_What you are asked to do_. Rewrite the section of the mortgage technology text starting at "With silicone valley" and ending at "Digital <Mortgage process.", replacing "LOS" with "loan origination system".

Move from a post-Closing to pre-Closing automated QC review 

Also supporting above trend, the three-day delivery requirement of the Closing Disclosure (CD) of TRID along with the GSE’s Uniform Closing Data Set, (UCD) mandate provides a huge benefit to ensuring the quality of loans pre-closing Vs post-closing. This will finally drive the value prop of eClosing as that will be the only way to ensure data and document compliance and integrity because if you paper out at closing you lose the entire benefit of maintaining a complete electronic audit trail (evidence of compliance) because you have no way of knowing what changes were made at the closing table if now leave the electronic system of record, (eVault) that captures any and all changes made to the disclosures and paper out. 

Competition for the consumer – Mining the Gol

Speaking of gold, just like the gold rush the forty-niners went to where they thought the gold was and in today’s world it’s online. Online is where the consumers are. The technical power of Smartphones, tablets and much improved transactional web sites to attract consumers eye balls, interaction and stickiness to keep them engaged and coming back for more have advanced the focus of technology to capturing consumer clicks at Point of Sale, (POS).

Creation of the new “Fintech’s” to “E”nhancing the consumer “E”xperience

With silicone valley investments and ability to develop with newer web services technology, the legacy LOS companies were slow to recognize and seize upon the opportunity to capture the consumer at the get go.  At time of application or Point of Sale, (POS). 

This has launched the creation of “Fintech” companies to create more intelligent, logical and consumer friendly UI’s at POS.  As use and demand grows for them they will continue to evolve and expand their functionality to support a full end-to-end Digital <Mortgage process. 

Drive to a ten-day close and a ten-minute closing 

Another result of capturing more data sooner is the ability for intelligent AI and machine learning systems to automate more of the routine decisioning that underwriters make. With machine learning you can build mortgagebots behind your consumer UI’s to handle the most routine, rote questions and automate responses and with AI you can mimic and continue to optimize the results of your best underwriters to ensure consistency of results across the enterprise. The real power of these systems is that they are constantly updating and learning so with every instances and response they will provide even better and more intelligent responses over time.

Blockchain Vs. eVault

Like so many of us in this business, because there are so many touch points and multiple people (both internally and externally) having to sign-off and agree on implementing something new, technology innovation, adoption and progress happens slowly in our space. But that does not preclude us for looking at the next shining object. Blockchain is one of those objects.  If we looked back in history within the mortgage space, the long list of hot technology buzzwords and acronyms that were once big news, are no longer even talked about.  

The formation of MERS and the GSE’s embracing eMortgages eVaults have existed for some time and have the legal infrastructure to support capturing the full electronic chain of evidence of events to provide a full electronic date and time stamp audit of key milestones and transactions to prove compliance.  Early on and to this day many people only believe the reason you need an eVault is to support the secure registering of a SMARTDoc® eNote with MERS, but it can and should be to provide a full electronic accounting, tracking and evidence of consumer compliance across the entire mortgage process to protect against future audits or anyone contesting the legal validity of the loan downstream. From loan application to servicing. 

SMARTDocs® Vs Smart contracts.

_Given records_.
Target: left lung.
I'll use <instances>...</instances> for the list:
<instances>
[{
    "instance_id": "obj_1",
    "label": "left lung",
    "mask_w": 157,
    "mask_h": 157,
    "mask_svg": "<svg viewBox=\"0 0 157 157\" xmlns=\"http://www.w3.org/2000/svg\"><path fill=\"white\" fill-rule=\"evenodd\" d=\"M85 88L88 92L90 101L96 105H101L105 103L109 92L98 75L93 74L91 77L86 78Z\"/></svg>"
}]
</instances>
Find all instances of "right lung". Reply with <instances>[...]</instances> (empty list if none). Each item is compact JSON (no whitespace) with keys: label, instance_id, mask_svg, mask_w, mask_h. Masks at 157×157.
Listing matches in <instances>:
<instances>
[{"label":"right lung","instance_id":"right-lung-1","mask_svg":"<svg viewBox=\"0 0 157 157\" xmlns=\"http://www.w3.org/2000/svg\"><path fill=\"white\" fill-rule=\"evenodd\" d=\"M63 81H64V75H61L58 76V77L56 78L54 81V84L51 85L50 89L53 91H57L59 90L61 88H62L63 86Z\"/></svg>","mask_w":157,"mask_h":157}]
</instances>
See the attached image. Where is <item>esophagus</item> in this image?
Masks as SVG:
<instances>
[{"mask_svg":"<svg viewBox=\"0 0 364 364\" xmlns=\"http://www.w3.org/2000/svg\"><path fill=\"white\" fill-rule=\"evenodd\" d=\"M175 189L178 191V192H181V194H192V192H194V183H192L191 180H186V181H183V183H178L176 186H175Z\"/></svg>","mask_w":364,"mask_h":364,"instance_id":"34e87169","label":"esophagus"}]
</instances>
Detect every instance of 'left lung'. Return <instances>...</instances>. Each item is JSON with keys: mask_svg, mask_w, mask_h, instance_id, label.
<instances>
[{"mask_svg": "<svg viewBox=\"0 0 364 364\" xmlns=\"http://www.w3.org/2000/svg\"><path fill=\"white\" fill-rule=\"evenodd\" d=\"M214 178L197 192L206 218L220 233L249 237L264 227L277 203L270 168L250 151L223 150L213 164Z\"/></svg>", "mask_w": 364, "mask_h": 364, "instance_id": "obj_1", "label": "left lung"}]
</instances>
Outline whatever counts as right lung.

_Finished answer_.
With silicone valley investments and ability to develop with newer web services technology, the legacy loan origination system companies were slow to recognize and seize upon the opportunity to capture the consumer at the get go.  At time of application or Point of Sale, (POS). 

This has launched the creation of “Fintech” companies to create more intelligent, logical and consumer friendly UI’s at POS.  As use and demand grows for them they will continue to evolve and expand their functionality to support a full end-to-end Digital <Mortgage process.